EXERCISE: Locate the line containing "As evidenced by" in the material below; repeat it and every line after it, exactly as written.

RECORDS:
——

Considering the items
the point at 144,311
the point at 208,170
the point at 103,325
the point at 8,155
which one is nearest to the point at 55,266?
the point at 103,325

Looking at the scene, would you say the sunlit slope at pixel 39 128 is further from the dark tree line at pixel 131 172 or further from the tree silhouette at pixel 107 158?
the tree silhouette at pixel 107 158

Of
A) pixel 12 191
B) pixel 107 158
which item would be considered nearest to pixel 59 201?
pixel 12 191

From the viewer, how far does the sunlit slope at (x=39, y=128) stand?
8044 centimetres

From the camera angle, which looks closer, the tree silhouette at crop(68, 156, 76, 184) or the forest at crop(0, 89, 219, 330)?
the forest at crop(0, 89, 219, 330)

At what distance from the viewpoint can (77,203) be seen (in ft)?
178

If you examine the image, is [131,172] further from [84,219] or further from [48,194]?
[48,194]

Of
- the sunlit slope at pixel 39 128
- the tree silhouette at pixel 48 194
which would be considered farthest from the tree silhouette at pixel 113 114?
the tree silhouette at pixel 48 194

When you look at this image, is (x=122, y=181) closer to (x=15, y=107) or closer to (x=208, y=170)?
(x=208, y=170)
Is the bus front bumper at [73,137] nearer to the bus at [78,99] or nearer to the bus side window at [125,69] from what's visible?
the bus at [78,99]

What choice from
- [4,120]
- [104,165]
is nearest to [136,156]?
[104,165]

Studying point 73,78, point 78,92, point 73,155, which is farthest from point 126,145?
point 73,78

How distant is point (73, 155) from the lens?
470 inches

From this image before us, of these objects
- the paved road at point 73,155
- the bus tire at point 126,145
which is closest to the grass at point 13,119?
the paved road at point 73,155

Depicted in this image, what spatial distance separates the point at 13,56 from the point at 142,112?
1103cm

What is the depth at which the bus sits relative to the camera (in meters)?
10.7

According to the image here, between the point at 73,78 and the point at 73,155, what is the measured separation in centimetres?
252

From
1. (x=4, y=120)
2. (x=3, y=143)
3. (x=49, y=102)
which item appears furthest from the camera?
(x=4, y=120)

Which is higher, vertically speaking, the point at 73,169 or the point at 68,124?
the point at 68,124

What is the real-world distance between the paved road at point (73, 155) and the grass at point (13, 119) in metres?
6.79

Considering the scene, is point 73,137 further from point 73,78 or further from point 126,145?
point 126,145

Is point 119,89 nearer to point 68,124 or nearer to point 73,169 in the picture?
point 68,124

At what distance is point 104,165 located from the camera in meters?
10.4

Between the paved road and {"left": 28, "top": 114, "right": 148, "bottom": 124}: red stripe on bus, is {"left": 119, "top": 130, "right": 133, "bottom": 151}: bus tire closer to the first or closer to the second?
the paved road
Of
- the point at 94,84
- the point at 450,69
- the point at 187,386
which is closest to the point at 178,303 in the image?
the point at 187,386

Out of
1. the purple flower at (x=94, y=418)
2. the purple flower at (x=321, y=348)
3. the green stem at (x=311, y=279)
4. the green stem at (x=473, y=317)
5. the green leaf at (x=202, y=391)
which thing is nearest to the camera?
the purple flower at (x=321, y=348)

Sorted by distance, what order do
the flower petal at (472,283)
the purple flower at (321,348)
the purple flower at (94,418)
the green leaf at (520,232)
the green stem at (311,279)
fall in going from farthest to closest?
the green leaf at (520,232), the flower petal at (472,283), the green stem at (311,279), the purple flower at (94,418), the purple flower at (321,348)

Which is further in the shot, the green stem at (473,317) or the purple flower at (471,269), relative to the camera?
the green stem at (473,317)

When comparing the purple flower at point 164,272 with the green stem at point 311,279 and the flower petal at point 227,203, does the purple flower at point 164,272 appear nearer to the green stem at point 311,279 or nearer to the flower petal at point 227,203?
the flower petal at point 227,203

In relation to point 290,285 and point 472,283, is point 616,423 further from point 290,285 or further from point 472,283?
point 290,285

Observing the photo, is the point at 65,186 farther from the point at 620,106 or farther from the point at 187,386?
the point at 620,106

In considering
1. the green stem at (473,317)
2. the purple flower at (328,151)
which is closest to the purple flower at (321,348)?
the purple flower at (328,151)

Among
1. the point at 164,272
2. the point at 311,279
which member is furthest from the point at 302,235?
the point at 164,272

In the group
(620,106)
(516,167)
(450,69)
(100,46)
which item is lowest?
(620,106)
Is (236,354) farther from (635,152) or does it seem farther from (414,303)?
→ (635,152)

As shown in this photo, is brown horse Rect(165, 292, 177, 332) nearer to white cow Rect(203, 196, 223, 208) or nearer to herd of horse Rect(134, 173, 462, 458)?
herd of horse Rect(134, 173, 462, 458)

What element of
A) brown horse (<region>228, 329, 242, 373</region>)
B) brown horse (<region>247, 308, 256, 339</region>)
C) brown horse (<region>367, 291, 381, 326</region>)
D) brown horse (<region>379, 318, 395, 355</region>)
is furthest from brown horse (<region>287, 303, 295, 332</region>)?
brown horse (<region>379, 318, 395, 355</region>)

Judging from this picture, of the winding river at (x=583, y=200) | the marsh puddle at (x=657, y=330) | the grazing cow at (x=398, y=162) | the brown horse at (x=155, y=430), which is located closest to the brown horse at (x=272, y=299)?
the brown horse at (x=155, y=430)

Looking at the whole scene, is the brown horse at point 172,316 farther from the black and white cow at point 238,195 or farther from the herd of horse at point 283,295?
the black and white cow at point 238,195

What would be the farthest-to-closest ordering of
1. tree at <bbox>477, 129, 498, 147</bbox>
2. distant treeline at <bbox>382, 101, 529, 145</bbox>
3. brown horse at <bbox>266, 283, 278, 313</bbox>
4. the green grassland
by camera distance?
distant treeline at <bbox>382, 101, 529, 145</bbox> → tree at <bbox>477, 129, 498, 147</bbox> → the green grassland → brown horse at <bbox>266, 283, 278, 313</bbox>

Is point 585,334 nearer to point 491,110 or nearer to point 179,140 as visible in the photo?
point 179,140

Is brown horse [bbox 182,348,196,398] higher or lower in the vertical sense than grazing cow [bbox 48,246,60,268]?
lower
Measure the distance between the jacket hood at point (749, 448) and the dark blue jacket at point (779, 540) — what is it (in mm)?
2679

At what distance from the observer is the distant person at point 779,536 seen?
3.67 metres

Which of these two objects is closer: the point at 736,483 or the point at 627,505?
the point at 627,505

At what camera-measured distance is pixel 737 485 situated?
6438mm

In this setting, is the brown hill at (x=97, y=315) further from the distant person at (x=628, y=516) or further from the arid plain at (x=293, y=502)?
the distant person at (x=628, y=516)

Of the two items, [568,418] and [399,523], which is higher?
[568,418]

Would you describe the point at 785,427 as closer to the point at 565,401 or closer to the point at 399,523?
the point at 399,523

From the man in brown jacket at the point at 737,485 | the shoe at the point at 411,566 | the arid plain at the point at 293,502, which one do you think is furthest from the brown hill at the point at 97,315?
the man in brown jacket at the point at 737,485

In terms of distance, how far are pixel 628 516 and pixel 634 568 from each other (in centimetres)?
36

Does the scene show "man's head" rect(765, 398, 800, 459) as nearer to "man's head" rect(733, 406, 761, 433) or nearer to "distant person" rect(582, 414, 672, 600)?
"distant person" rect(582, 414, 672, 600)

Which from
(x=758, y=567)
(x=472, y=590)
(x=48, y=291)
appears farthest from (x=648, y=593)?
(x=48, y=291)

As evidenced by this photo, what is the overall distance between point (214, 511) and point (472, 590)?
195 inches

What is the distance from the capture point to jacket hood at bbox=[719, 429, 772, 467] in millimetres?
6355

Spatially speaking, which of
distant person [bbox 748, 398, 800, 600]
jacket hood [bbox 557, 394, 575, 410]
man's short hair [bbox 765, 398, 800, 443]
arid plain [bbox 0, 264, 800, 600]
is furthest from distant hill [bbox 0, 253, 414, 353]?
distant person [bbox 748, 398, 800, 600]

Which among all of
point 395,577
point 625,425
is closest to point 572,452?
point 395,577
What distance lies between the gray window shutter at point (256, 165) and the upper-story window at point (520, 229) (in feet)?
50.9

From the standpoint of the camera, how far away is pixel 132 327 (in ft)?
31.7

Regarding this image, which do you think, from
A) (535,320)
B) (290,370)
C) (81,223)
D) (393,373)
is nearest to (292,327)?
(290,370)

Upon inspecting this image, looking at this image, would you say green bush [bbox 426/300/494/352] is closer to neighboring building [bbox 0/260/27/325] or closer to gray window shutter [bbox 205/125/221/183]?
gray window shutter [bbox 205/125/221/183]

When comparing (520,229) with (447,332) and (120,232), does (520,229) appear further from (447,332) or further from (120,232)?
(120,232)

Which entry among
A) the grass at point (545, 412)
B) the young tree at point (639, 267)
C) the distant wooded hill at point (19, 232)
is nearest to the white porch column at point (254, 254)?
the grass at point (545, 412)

——

ANSWER TO THE TASK:
As evidenced by this photo, what is the overall distance between point (214, 511) and point (472, 590)?
195 inches

What is the distance from the capture point to jacket hood at bbox=[719, 429, 772, 467] in millimetres?
6355

Spatially speaking, which of
distant person [bbox 748, 398, 800, 600]
jacket hood [bbox 557, 394, 575, 410]
man's short hair [bbox 765, 398, 800, 443]
arid plain [bbox 0, 264, 800, 600]
is furthest from distant hill [bbox 0, 253, 414, 353]?
distant person [bbox 748, 398, 800, 600]

Which among all of
point 395,577
point 625,425
is closest to point 572,452?
point 395,577
What distance lies between the gray window shutter at point (256, 165) and the upper-story window at point (520, 229) (in feet)?
50.9

From the standpoint of the camera, how far away is pixel 132 327 (in ft)?
31.7

Regarding this image, which do you think, from
A) (535,320)
B) (290,370)
C) (81,223)
D) (393,373)
is nearest to (292,327)?
(290,370)

Upon inspecting this image, looking at this image, would you say green bush [bbox 426/300/494/352] is closer to neighboring building [bbox 0/260/27/325] or closer to gray window shutter [bbox 205/125/221/183]?
gray window shutter [bbox 205/125/221/183]

When comparing (520,229) with (447,332) and (120,232), does (520,229) appear further from (447,332) or further from (120,232)?
(120,232)

Which entry among
A) the grass at point (545, 412)
B) the young tree at point (639, 267)
C) the distant wooded hill at point (19, 232)
is nearest to the white porch column at point (254, 254)?
the grass at point (545, 412)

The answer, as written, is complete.